Abdominal x-ray showing dilated small bowel loops and severe osteoarthritis changes in both hips.

(a and b) Small bowel obstruction secondary to a left OH. (a) Coronal and (b) axial.
DISCUSSION
OH was first described by Arnaud de Ronsil in 1724. It occurs when viscera herniates through the obturator canal, through which the obturator vessels and nerve pass to reach the hip. Three stages of OH formative have been described: (1) pre-peritoneal connective tissue and fat enter the obturator canal; (2) a dimple is formed in the peritoneum over the internal orifice of the obturator canal and progresses to the invagination of a peritoneal sac and (3) viscera, typically ileum, enters the sac [4]. In an emaciated patient, the loss of protective pre-peritoneal fat over the obturator canal increases the risk of herniation [5].
According to a case series of 30 patients by Mayo Clinic, the most common presenting signs and symptoms were bowel obstruction (63%), abdominal/groin pain (57%) and a palpable lump in medial aspect of thigh (10%) [6]. The pathognomonic Howship–Romberg sign, which is pain along the distribution of the obturator nerve, is present in 37% of patients. High morbidity in OH is directly related to the advanced age of the patients, diagnostic delay, gangrene and bowel perforation, deterioration and disability of the patients, and associated chronic diseases [7, 8]. As such, conservative management has little or no place in the management of OH, as is proved in our case where conservative management did eventually fail.

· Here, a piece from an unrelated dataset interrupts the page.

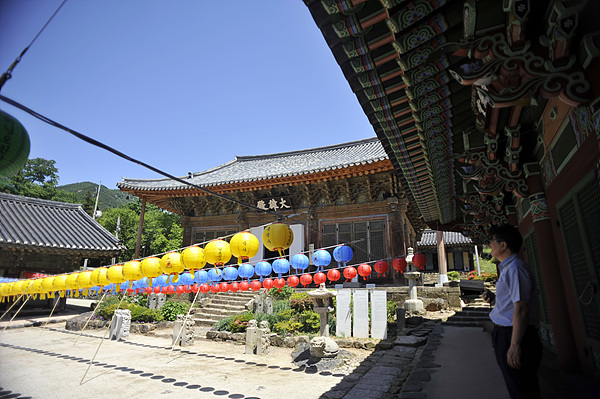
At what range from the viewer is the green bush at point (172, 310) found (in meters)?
15.2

The early diagnosis is challenging when the symptoms and signs are non-specific. Among the various radiologic diagnostic modalities, CT scan has superior sensitivity and accuracy [6], as it allows definitive diagnosis of OH before laparotomy, and it can also show incarcerated bowel in the obturator foramen, with contrast scans having the ability to demonstrate any ischaemia or infarction. In a setting where CT is not available, plain abdominal radiographs can show signs of bowel obstruction, and ultrasound examination may reveal a hypoechoiec mass reflecting a dilated oedematous bowel segment [9].
OH repair is usually accomplished by a midline laparotomy and primary repair. However, with the advent of laparoscopy, additional choices of mesh, and the possibility of a pre-operative diagnosis, other options for repair now exist. Laparoscopic repair is only suitable for elective repairs, mostly when OH presents as an incidental intraoperative diagnosis during a laparoscopic hernia repair or other pelvic operation [6]. A midline laparatomy was applied in this case because it has the advantages of better exposure and facilitation of bowel resection when necessary. We used a prosthetic plug to reinforce the obturator foramen in one side and a simple primary closure for the other side, and the outcome was satisfying. After reduction of the contents, it is necessary to check the viability of the bowel and perform segmental resection of ischaemic or gangrenous areas [9].
In conclusion, OHs are rare and usually present emergently. They should always be suspected when a thin elderly woman presents with symptoms of bowel obstruction or non-specific pain over the thigh and hip. Early diagnosis and prompt surgical treatment are essential to reduce mortality and morbidity.
ACKNOWLEDGEMENT
We would like to thank Caboolture Hospital for its support toward our effort.